Saved data entries:
----

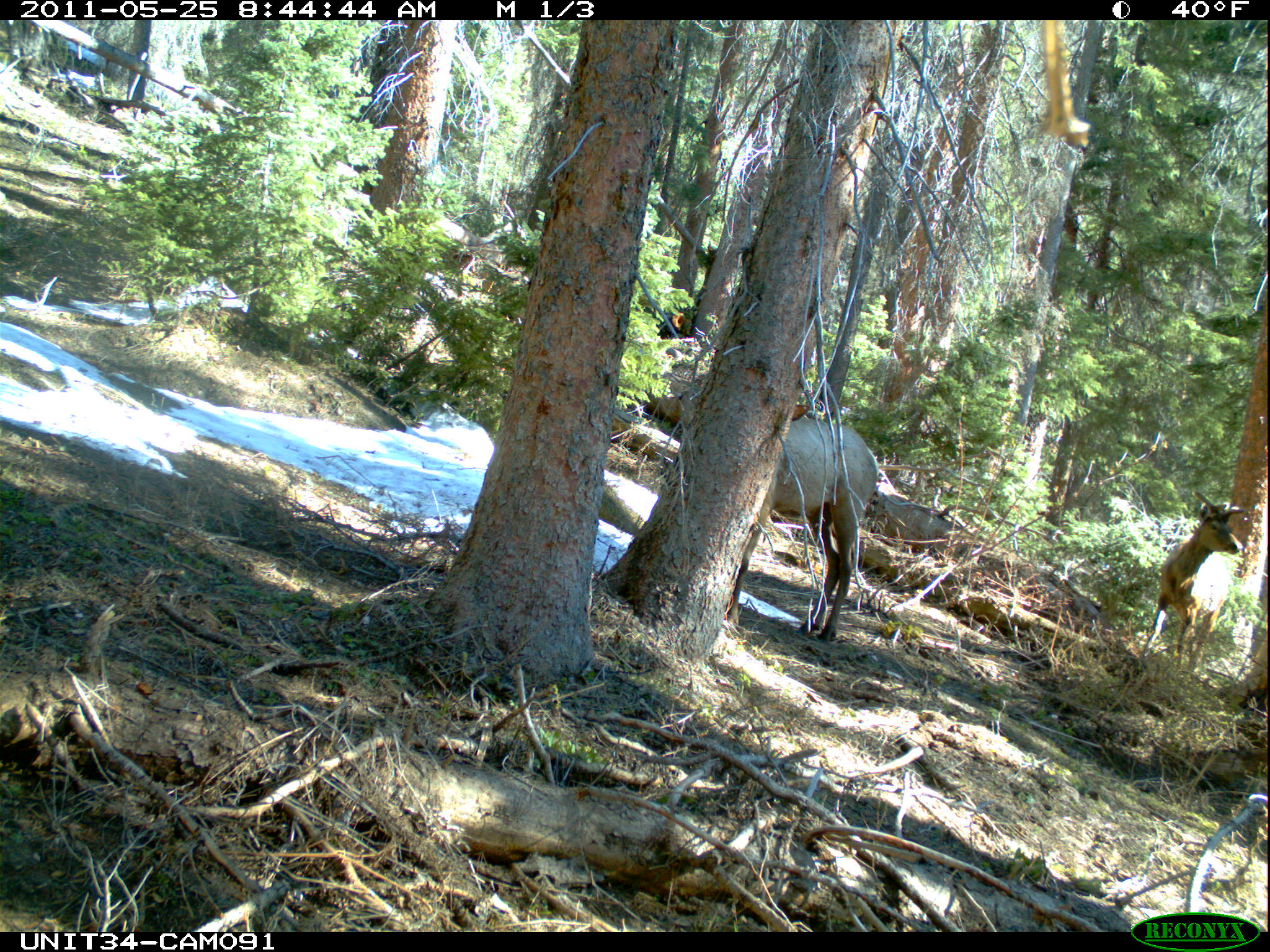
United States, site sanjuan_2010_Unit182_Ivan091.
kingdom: Animalia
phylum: Chordata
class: Mammalia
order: Artiodactyla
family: Cervidae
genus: Cervus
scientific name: Cervus elaphus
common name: red deer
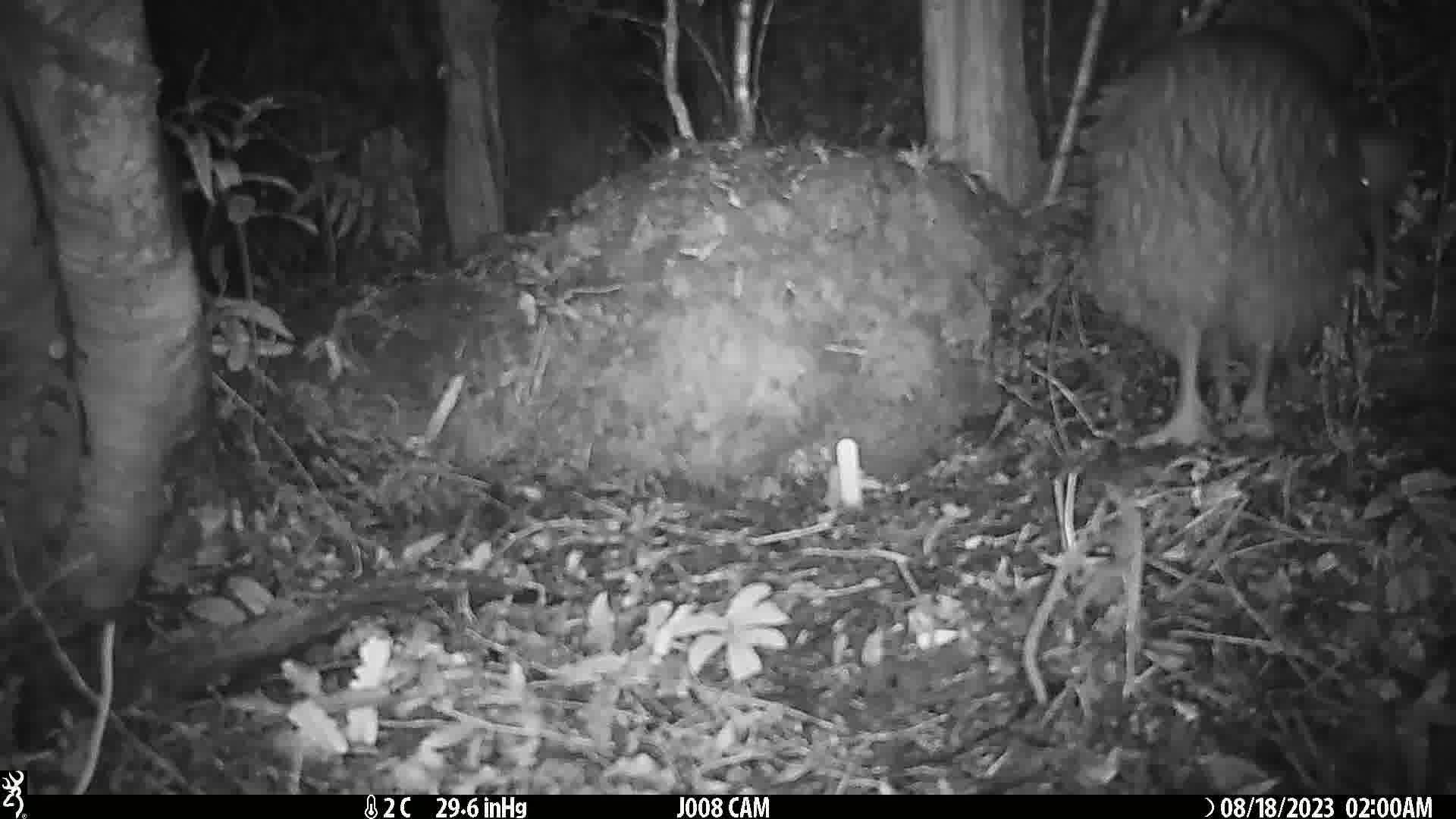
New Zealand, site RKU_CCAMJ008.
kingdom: Animalia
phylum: Chordata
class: Aves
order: Apterygiformes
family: Apterygidae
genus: Apteryx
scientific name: Apteryx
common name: kiwi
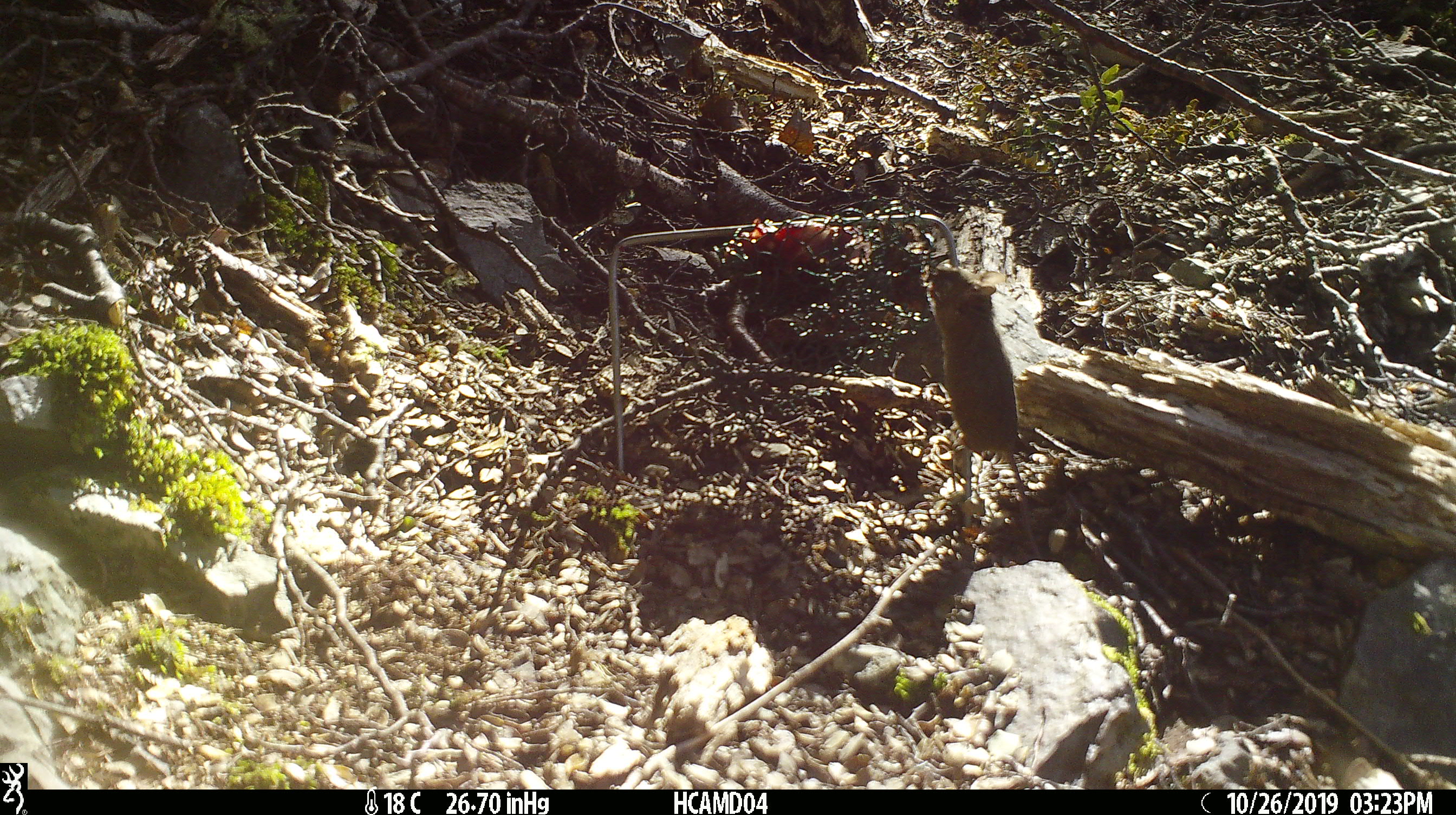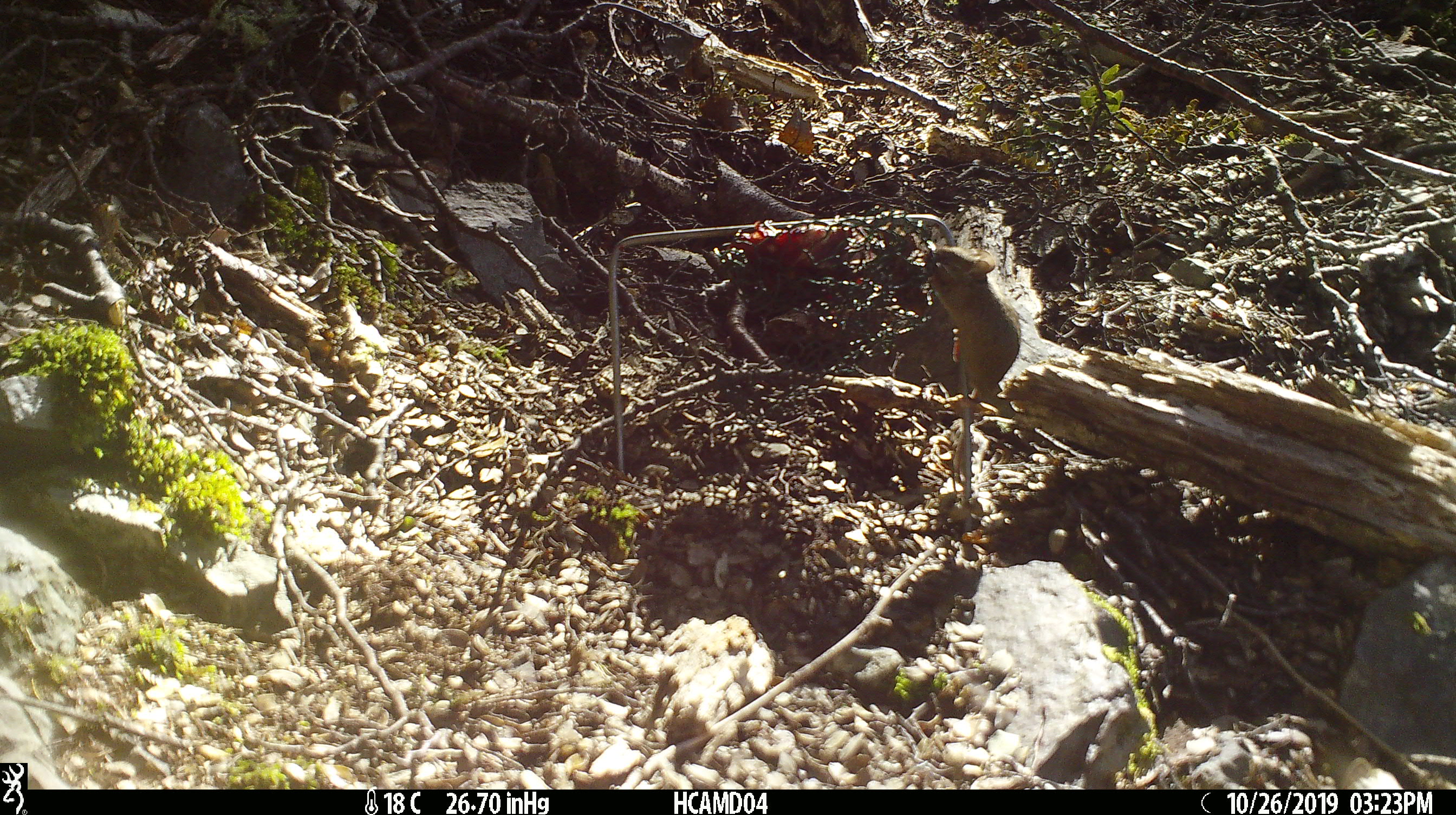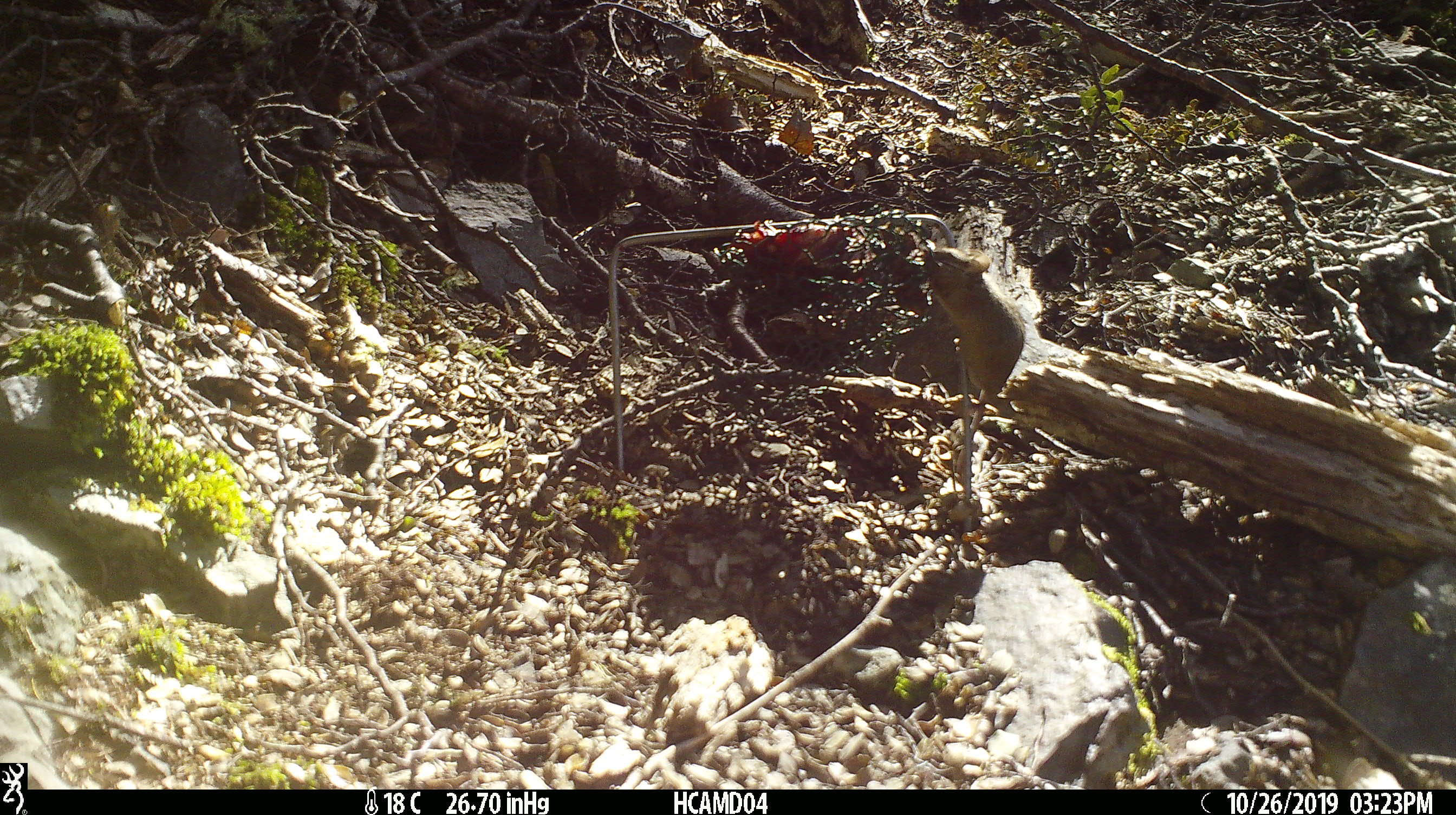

----

What is expected: Reproduce the lines of the data that run from the one containing "family: Cervidae" to the final line, both included, exactly as they appear and without the pictures.

Written response:
family: Cervidae
genus: Cervus
scientific name: Cervus elaphus
common name: red deer
New Zealand, site RKU_CCAMJ008.
kingdom: Animalia
phylum: Chordata
class: Aves
order: Apterygiformes
family: Apterygidae
genus: Apteryx
scientific name: Apteryx
common name: kiwi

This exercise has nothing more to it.